(Goal of the exercise):
Reproduce exactly the lines from the one containing "In the picture, would" through the last line of the records below, both included, and nothing else.

[start Dataset extract]

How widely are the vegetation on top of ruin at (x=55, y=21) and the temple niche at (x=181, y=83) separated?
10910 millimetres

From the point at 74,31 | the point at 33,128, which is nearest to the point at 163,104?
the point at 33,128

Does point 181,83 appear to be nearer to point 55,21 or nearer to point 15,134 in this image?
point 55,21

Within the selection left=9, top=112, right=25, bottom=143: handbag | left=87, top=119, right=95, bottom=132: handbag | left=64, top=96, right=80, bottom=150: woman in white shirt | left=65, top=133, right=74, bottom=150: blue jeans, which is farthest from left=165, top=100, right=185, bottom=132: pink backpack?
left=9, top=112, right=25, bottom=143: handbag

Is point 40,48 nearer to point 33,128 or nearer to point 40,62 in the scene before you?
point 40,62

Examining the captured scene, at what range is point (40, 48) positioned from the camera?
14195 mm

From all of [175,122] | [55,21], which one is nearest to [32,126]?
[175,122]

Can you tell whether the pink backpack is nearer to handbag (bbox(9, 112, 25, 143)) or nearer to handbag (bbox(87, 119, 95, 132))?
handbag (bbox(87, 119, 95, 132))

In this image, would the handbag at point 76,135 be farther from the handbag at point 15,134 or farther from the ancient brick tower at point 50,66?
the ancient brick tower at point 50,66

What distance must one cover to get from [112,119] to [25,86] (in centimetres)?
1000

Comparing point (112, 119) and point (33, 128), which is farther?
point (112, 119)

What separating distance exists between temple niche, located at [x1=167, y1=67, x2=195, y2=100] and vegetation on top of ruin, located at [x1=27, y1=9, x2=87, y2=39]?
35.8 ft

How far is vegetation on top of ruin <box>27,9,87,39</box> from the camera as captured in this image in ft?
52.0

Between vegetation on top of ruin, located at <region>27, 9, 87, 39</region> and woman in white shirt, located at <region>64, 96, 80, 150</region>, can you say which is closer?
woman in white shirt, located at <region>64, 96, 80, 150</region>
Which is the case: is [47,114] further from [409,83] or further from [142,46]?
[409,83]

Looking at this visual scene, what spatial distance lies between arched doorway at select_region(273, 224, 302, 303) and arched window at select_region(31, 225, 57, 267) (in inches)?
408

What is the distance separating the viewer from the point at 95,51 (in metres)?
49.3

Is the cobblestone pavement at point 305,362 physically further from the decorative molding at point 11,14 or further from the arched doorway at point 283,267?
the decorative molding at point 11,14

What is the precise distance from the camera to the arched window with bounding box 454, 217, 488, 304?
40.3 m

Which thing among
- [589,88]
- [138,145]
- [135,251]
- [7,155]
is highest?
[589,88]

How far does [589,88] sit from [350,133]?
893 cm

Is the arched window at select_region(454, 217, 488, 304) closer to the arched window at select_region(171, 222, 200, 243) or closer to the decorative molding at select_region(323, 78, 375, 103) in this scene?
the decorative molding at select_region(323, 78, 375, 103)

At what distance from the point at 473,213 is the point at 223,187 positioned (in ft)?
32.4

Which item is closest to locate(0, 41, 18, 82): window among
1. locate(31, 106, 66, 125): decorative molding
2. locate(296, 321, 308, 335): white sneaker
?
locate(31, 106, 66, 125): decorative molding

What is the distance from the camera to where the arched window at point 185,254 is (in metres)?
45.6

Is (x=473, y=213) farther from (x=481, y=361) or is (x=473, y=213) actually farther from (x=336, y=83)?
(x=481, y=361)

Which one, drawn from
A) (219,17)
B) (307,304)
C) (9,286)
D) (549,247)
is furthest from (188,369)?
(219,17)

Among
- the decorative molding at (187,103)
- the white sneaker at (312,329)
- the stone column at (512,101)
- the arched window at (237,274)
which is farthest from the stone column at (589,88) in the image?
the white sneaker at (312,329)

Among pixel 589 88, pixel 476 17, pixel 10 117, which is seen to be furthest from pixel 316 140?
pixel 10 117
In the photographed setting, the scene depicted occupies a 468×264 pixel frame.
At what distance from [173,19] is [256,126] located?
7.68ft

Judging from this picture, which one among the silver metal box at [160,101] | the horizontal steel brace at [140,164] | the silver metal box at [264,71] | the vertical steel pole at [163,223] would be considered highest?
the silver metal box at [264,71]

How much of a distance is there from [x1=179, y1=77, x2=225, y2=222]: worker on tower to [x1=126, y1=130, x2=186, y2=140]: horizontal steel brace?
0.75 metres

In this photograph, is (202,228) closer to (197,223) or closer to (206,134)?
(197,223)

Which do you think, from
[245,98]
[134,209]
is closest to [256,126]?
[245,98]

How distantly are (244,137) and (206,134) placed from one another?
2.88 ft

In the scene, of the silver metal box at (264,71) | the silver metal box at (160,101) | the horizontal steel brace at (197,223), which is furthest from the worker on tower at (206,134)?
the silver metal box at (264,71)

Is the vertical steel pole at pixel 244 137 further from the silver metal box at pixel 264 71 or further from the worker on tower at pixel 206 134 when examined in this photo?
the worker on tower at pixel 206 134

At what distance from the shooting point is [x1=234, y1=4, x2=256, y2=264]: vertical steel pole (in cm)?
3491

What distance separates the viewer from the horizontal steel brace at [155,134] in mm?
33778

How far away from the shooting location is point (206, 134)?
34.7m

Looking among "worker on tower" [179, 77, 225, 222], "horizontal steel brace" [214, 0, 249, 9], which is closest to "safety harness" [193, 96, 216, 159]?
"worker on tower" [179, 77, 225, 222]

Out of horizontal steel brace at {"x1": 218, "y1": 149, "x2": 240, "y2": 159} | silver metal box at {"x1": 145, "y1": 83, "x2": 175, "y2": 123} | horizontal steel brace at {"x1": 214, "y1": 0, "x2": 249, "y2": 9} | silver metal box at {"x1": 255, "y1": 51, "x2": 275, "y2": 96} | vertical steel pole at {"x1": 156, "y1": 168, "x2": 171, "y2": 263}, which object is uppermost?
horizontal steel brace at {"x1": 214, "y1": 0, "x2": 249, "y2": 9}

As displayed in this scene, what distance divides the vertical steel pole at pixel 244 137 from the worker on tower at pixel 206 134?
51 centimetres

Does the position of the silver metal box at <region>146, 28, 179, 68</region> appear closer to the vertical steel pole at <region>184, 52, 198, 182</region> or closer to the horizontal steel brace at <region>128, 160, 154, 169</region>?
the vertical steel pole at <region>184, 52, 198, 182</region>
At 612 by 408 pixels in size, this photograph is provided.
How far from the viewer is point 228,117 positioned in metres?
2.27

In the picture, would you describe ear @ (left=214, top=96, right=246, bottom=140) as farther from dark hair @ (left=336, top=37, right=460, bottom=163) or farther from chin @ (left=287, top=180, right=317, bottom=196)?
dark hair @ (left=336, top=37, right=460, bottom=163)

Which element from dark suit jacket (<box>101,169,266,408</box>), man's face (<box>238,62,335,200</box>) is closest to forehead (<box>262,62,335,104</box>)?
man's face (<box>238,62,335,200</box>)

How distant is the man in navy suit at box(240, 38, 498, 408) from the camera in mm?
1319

[end Dataset extract]

(Output):
In the picture, would you describe ear @ (left=214, top=96, right=246, bottom=140) as farther from dark hair @ (left=336, top=37, right=460, bottom=163) or farther from chin @ (left=287, top=180, right=317, bottom=196)?
dark hair @ (left=336, top=37, right=460, bottom=163)

Which element from dark suit jacket (<box>101,169,266,408</box>), man's face (<box>238,62,335,200</box>) is closest to forehead (<box>262,62,335,104</box>)?
man's face (<box>238,62,335,200</box>)

How distant is the man in navy suit at box(240, 38, 498, 408) from the camera in mm?
1319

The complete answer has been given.